[Set task]
Turn the material below into a JSON list of strings, with one string for each line and no entries for blank lines.

═══

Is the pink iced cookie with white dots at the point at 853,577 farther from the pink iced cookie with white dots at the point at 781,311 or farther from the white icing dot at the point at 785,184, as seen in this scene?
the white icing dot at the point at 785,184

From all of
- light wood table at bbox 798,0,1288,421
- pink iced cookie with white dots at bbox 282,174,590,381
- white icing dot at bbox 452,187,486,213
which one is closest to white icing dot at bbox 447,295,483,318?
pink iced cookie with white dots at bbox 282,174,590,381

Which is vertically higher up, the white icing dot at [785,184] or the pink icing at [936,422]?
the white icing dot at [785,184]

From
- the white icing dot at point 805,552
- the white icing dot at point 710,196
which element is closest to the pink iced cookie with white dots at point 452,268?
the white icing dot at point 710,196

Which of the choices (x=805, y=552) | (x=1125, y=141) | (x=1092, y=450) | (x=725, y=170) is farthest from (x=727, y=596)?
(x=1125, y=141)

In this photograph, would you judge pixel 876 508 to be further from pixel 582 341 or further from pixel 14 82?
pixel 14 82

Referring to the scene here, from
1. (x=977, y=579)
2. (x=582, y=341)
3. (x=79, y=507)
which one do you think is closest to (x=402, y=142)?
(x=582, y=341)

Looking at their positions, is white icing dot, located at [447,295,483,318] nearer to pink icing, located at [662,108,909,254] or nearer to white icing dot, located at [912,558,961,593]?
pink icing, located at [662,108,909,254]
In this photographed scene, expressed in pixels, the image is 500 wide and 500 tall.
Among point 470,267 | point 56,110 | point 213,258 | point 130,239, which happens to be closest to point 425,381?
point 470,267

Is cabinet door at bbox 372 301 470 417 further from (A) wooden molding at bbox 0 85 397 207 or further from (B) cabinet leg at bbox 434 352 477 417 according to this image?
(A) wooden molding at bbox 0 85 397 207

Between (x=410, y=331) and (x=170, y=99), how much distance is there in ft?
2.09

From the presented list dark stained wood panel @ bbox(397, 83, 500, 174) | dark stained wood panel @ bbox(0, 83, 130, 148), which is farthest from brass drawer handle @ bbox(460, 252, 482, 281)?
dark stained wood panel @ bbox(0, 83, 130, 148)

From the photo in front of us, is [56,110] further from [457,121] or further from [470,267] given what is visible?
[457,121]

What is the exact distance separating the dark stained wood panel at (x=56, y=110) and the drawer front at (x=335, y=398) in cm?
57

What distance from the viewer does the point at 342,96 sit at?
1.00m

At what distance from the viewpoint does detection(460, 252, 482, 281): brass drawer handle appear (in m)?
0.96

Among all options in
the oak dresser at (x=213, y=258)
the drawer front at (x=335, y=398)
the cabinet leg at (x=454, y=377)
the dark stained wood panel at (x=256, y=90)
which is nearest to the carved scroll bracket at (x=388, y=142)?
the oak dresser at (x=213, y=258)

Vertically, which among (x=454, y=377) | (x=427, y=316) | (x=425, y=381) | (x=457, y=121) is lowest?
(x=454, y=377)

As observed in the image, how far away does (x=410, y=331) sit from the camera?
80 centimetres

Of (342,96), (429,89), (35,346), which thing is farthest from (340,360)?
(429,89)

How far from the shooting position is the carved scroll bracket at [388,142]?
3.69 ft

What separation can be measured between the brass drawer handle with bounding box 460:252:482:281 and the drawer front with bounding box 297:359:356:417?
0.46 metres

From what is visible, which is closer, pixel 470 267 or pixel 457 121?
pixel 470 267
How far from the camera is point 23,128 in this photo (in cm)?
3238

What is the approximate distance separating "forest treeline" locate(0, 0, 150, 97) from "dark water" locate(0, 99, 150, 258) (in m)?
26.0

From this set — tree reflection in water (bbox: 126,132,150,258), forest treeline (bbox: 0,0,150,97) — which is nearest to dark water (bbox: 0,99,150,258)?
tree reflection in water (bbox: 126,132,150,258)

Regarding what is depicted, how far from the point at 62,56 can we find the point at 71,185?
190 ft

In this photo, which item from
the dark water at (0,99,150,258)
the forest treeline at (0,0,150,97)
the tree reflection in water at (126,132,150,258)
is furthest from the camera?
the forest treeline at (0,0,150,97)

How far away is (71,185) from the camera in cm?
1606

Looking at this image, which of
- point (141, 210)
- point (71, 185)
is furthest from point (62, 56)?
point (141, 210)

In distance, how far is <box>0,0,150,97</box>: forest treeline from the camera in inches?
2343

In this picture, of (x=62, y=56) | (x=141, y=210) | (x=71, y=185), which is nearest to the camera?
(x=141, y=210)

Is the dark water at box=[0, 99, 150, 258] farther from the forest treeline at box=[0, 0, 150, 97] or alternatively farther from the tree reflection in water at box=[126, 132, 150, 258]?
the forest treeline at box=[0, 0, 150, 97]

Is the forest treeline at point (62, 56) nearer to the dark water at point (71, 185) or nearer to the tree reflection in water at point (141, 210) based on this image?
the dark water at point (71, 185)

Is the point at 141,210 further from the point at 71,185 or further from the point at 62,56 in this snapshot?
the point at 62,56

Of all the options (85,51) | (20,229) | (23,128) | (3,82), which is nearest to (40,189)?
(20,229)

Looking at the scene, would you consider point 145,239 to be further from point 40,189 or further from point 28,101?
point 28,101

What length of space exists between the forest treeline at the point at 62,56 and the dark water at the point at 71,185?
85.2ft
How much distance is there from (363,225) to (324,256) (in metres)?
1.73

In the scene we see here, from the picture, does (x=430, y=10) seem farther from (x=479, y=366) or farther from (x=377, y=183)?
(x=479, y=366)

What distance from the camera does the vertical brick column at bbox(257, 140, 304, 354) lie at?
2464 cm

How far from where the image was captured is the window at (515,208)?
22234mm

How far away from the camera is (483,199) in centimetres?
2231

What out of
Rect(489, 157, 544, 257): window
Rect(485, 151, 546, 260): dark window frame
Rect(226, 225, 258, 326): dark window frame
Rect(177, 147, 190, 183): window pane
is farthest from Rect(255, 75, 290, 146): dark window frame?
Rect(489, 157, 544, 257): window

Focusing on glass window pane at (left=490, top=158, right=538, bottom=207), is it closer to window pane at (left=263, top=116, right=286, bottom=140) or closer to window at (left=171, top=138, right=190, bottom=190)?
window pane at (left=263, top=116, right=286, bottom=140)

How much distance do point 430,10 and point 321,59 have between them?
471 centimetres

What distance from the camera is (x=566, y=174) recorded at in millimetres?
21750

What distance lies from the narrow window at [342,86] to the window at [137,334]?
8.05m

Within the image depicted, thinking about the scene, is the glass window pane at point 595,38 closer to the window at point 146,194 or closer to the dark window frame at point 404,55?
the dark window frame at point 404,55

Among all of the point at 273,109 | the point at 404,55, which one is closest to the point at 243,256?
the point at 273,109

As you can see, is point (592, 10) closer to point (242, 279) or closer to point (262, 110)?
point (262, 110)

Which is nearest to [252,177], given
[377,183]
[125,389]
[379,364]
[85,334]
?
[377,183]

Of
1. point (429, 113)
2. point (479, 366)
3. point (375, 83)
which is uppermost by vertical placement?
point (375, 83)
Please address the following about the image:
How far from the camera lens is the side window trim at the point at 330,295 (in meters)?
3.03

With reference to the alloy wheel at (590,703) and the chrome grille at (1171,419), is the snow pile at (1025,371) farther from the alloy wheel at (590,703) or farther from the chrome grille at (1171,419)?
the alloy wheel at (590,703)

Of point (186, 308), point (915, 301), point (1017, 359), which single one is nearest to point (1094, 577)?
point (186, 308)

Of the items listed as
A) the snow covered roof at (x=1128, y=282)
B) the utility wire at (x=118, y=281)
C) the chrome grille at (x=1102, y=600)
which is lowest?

═══

[Final result]
[
  "Is the pink iced cookie with white dots at the point at 853,577 farther from the pink iced cookie with white dots at the point at 781,311 or farther from the white icing dot at the point at 785,184, as seen in this scene?",
  "the white icing dot at the point at 785,184",
  "From all of",
  "- light wood table at bbox 798,0,1288,421",
  "- pink iced cookie with white dots at bbox 282,174,590,381",
  "- white icing dot at bbox 452,187,486,213",
  "which one is closest to white icing dot at bbox 447,295,483,318?",
  "pink iced cookie with white dots at bbox 282,174,590,381",
  "Which is vertically higher up, the white icing dot at [785,184] or the pink icing at [936,422]?",
  "the white icing dot at [785,184]",
  "From",
  "- the white icing dot at point 805,552",
  "- the white icing dot at point 710,196",
  "which element is closest to the pink iced cookie with white dots at point 452,268?",
  "the white icing dot at point 710,196",
  "Which of the choices (x=805, y=552) | (x=1125, y=141) | (x=1092, y=450) | (x=725, y=170) is farthest from (x=727, y=596)?",
  "(x=1125, y=141)",
  "In this photograph, would you judge pixel 876 508 to be further from pixel 582 341 or further from pixel 14 82?",
  "pixel 14 82",
  "Referring to the scene here, from",
  "1. (x=977, y=579)",
  "2. (x=582, y=341)",
  "3. (x=79, y=507)",
  "which one do you think is closest to (x=402, y=142)?",
  "(x=582, y=341)",
  "Looking at their positions, is white icing dot, located at [447,295,483,318] nearer to pink icing, located at [662,108,909,254] or nearer to white icing dot, located at [912,558,961,593]?",
  "pink icing, located at [662,108,909,254]",
  "In this photographed scene, expressed in pixels, the image is 500 wide and 500 tall.",
  "Among point 470,267 | point 56,110 | point 213,258 | point 130,239, which happens to be closest to point 425,381?",
  "point 470,267",
  "Is cabinet door at bbox 372 301 470 417 further from (A) wooden molding at bbox 0 85 397 207 or further from (B) cabinet leg at bbox 434 352 477 417 according to this image?",
  "(A) wooden molding at bbox 0 85 397 207",
  "Between (x=410, y=331) and (x=170, y=99), how much distance is there in ft?",
  "2.09",
  "From the presented list dark stained wood panel @ bbox(397, 83, 500, 174) | dark stained wood panel @ bbox(0, 83, 130, 148), which is farthest from brass drawer handle @ bbox(460, 252, 482, 281)?",
  "dark stained wood panel @ bbox(0, 83, 130, 148)",
  "From the photo in front of us, is [56,110] further from [457,121] or further from [470,267] given what is visible?",
  "[457,121]",
  "What is the exact distance separating the dark stained wood panel at (x=56, y=110) and the drawer front at (x=335, y=398) in cm?",
  "57",
  "What distance from the viewer does the point at 342,96 sit at?",
  "1.00m",
  "At what distance from the viewpoint does detection(460, 252, 482, 281): brass drawer handle appear (in m)?",
  "0.96",
  "Among all options in",
  "the oak dresser at (x=213, y=258)",
  "the drawer front at (x=335, y=398)",
  "the cabinet leg at (x=454, y=377)",
  "the dark stained wood panel at (x=256, y=90)",
  "which is nearest to the carved scroll bracket at (x=388, y=142)?",
  "the oak dresser at (x=213, y=258)",
  "Vertically, which among (x=454, y=377) | (x=427, y=316) | (x=425, y=381) | (x=457, y=121) is lowest?",
  "(x=454, y=377)",
  "As observed in the image, how far away does (x=410, y=331) sit from the camera?",
  "80 centimetres",
  "Of (342,96), (429,89), (35,346), which thing is farthest from (340,360)?",
  "(429,89)",
  "How far from the shooting position is the carved scroll bracket at [388,142]?",
  "3.69 ft",
  "What separation can be measured between the brass drawer handle with bounding box 460:252:482:281 and the drawer front with bounding box 297:359:356:417?",
  "0.46 metres",
  "From what is visible, which is closer, pixel 470 267 or pixel 457 121?",
  "pixel 470 267",
  "How far from the camera is point 23,128 in this photo (in cm)?",
  "3238",
  "What is the approximate distance separating \"forest treeline\" locate(0, 0, 150, 97) from \"dark water\" locate(0, 99, 150, 258) (in m)?",
  "26.0",
  "From this set — tree reflection in water (bbox: 126,132,150,258), forest treeline (bbox: 0,0,150,97) — which is nearest to dark water (bbox: 0,99,150,258)?",
  "tree reflection in water (bbox: 126,132,150,258)",
  "Regarding what is depicted, how far from the point at 62,56 can we find the point at 71,185?",
  "190 ft",
  "In this photo, which item from",
  "the dark water at (0,99,150,258)",
  "the forest treeline at (0,0,150,97)",
  "the tree reflection in water at (126,132,150,258)",
  "is furthest from the camera?",
  "the forest treeline at (0,0,150,97)",
  "How far away is (71,185) from the camera in cm?",
  "1606",
  "Looking at this image, which of",
  "- point (141, 210)",
  "- point (71, 185)",
  "is furthest from point (62, 56)?",
  "point (141, 210)",
  "In distance, how far is <box>0,0,150,97</box>: forest treeline from the camera in inches?",
  "2343",
  "In this picture, of (x=62, y=56) | (x=141, y=210) | (x=71, y=185), which is nearest to the camera?",
  "(x=141, y=210)",
  "Is the dark water at box=[0, 99, 150, 258] farther from the forest treeline at box=[0, 0, 150, 97] or alternatively farther from the tree reflection in water at box=[126, 132, 150, 258]?",
  "the forest treeline at box=[0, 0, 150, 97]",
  "Is the forest treeline at point (62, 56) nearer to the dark water at point (71, 185) or nearer to the tree reflection in water at point (141, 210) based on this image?",
  "the dark water at point (71, 185)",
  "Is the point at 141,210 further from the point at 71,185 or further from the point at 62,56 in this snapshot?",
  "the point at 62,56",
  "Of all the options (85,51) | (20,229) | (23,128) | (3,82), which is nearest to (40,189)?",
  "(20,229)",
  "Looking at the scene, would you consider point 145,239 to be further from point 40,189 or further from point 28,101?",
  "point 28,101",
  "What length of space exists between the forest treeline at the point at 62,56 and the dark water at the point at 71,185?",
  "85.2ft",
  "How much distance is there from (363,225) to (324,256) (in metres)?",
  "1.73",
  "In the scene we see here, from the picture, does (x=430, y=10) seem farther from (x=479, y=366) or farther from (x=377, y=183)?",
  "(x=479, y=366)",
  "What distance from the camera does the vertical brick column at bbox(257, 140, 304, 354) lie at?",
  "2464 cm",
  "How far from where the image was captured is the window at (515,208)?",
  "22234mm",
  "How far away from the camera is (483,199) in centimetres?",
  "2231",
  "What out of",
  "Rect(489, 157, 544, 257): window",
  "Rect(485, 151, 546, 260): dark window frame",
  "Rect(226, 225, 258, 326): dark window frame",
  "Rect(177, 147, 190, 183): window pane",
  "is farthest from Rect(255, 75, 290, 146): dark window frame?",
  "Rect(489, 157, 544, 257): window",
  "Focusing on glass window pane at (left=490, top=158, right=538, bottom=207), is it closer to window pane at (left=263, top=116, right=286, bottom=140) or closer to window at (left=171, top=138, right=190, bottom=190)?",
  "window pane at (left=263, top=116, right=286, bottom=140)",
  "How much distance do point 430,10 and point 321,59 have between them?",
  "471 centimetres",
  "What distance from the camera is (x=566, y=174) recorded at in millimetres?",
  "21750",
  "What distance lies from the narrow window at [342,86] to the window at [137,334]?",
  "8.05m",
  "Within the image depicted, thinking about the scene, is the glass window pane at point 595,38 closer to the window at point 146,194 or closer to the dark window frame at point 404,55?",
  "the dark window frame at point 404,55",
  "Among all of the point at 273,109 | the point at 404,55, which one is closest to the point at 243,256?",
  "the point at 273,109",
  "As you can see, is point (592, 10) closer to point (242, 279) or closer to point (262, 110)?",
  "point (262, 110)",
  "Which is nearest to [252,177], given",
  "[377,183]",
  "[125,389]",
  "[379,364]",
  "[85,334]",
  "?",
  "[377,183]",
  "Of",
  "1. point (429, 113)",
  "2. point (479, 366)",
  "3. point (375, 83)",
  "which is uppermost by vertical placement?",
  "point (375, 83)",
  "Please address the following about the image:",
  "How far from the camera lens is the side window trim at the point at 330,295 (in meters)?",
  "3.03",
  "With reference to the alloy wheel at (590,703) and the chrome grille at (1171,419), is the snow pile at (1025,371) farther from the alloy wheel at (590,703) or farther from the chrome grille at (1171,419)?",
  "the alloy wheel at (590,703)",
  "Of point (186, 308), point (915, 301), point (1017, 359), which single one is nearest to point (1094, 577)?",
  "point (186, 308)",
  "Of the items listed as",
  "A) the snow covered roof at (x=1128, y=282)",
  "B) the utility wire at (x=118, y=281)",
  "C) the chrome grille at (x=1102, y=600)",
  "which is lowest?"
]